[BEGIN AVAILABLE DATA]

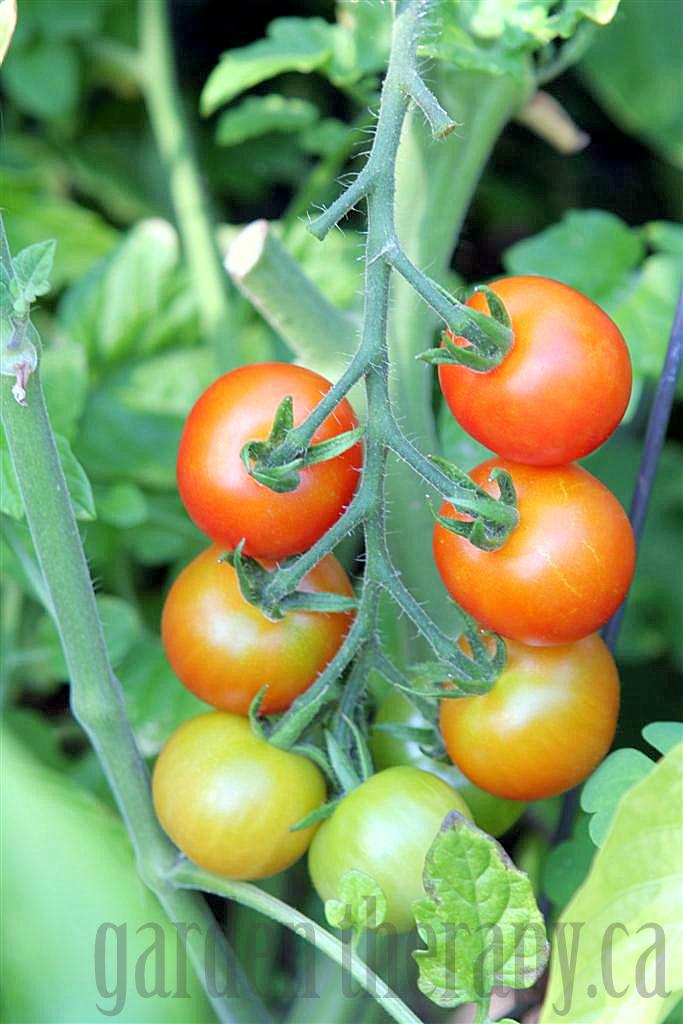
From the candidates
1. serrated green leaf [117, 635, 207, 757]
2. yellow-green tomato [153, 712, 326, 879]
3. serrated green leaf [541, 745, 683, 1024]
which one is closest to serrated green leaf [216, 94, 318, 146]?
serrated green leaf [117, 635, 207, 757]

[END AVAILABLE DATA]

Retype the items above precisely as they appear, leaving out the pictures.

From the candidates
1. serrated green leaf [117, 635, 207, 757]
2. yellow-green tomato [153, 712, 326, 879]
3. serrated green leaf [541, 745, 683, 1024]
which one is closest to serrated green leaf [216, 94, 318, 146]?
serrated green leaf [117, 635, 207, 757]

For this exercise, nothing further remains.